No one at this organization actually "knows" everything about what individuals are doing on the Web, though there is certainly the potential for abuse. By policy, all of the "knowing" happens in software, while the organization's analysts generally handle exceptions (like violations of the law) picked from the flotsam of the seas of data that their systems process.
I'm talking, of course, about Google. Most of us are okay with what Google does with its vast supply of "big data," because we largely benefit from it—though Google does manage to make a good deal of money off of us in the process. But if I were to backspace over Google's name and replace it with "National Security Agency," that would leave a bit of a different taste in many people's mouths.
Yet the NSA's PRISM program and the capture of phone carriers' call metadata are essentially about the same sort of business: taking massive volumes of data and finding relationships within it without having to manually sort through it, and surfacing "exceptions" that analysts are specifically looking for. The main difference is that with the NSA, finding these exceptions can result in Foreign Intelligence Surveillance Act (FISA) warrants to dig deeper—and FBI agents knocking at your door.
So what is it, exactly, that the NSA has in its pile of "big data," and what can they do with it?.

* **Input records**:
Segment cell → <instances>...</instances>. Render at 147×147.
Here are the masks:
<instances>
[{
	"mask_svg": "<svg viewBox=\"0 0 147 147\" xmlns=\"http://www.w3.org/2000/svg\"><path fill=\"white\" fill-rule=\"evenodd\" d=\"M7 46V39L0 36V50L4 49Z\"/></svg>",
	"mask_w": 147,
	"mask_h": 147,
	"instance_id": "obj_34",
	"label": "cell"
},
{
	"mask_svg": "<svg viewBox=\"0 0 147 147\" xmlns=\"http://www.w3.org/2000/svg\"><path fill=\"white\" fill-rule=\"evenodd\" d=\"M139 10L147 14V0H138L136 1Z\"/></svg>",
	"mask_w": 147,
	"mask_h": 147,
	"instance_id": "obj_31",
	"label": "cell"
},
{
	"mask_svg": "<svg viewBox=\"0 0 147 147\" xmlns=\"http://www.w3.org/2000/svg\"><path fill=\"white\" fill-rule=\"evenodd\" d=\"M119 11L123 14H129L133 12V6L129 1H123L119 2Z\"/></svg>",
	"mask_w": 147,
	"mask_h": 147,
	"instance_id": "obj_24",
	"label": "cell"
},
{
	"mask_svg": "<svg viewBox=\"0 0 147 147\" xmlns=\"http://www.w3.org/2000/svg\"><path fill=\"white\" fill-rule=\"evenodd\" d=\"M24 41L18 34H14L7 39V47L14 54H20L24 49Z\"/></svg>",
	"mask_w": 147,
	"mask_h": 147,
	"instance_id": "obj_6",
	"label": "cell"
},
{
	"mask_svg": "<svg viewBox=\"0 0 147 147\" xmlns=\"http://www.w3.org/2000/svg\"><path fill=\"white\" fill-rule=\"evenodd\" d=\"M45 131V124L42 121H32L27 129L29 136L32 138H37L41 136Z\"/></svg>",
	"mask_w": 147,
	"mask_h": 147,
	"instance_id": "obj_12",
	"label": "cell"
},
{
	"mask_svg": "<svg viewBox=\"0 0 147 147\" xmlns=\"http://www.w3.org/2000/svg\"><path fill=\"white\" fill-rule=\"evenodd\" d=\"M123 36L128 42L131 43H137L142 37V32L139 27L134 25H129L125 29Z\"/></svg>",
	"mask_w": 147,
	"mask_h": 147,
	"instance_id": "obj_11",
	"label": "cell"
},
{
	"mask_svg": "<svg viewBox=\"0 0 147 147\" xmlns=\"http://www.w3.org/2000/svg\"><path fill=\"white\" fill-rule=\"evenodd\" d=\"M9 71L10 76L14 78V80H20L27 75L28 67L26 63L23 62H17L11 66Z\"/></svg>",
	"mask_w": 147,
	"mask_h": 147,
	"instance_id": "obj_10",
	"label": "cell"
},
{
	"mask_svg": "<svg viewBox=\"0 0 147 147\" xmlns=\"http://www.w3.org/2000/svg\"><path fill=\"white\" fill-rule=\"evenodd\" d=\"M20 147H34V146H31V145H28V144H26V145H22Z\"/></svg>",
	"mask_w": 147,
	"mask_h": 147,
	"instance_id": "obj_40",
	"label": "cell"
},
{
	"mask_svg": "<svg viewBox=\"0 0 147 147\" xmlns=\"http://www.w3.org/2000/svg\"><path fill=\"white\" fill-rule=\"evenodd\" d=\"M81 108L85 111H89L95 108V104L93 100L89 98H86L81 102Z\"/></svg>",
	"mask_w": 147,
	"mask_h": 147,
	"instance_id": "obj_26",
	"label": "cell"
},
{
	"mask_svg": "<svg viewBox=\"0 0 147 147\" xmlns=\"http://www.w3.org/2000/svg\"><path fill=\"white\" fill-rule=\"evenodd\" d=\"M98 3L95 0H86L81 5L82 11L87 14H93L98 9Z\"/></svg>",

* **Exercise requirements**:
- A) Answer these from the Google and NSA passage:
(i) Who generally handles exceptions, such as violations of the law?
(ii) What two NSA efforts does the passage name?
(iii) With the NSA, what kind of warrants can finding exceptions lead to?
- B) Count the lines in the rows that contain the string "instances". Reply with the number alone.
The rows are unrelated to the Google and NSA passage.

* **Solutions to the tasks**:
- A)
(i) The organization's analysts
(ii) The PRISM program and the capture of phone carriers' call metadata
(iii) Foreign Intelligence Surveillance Act (FISA) warrants

- B) 2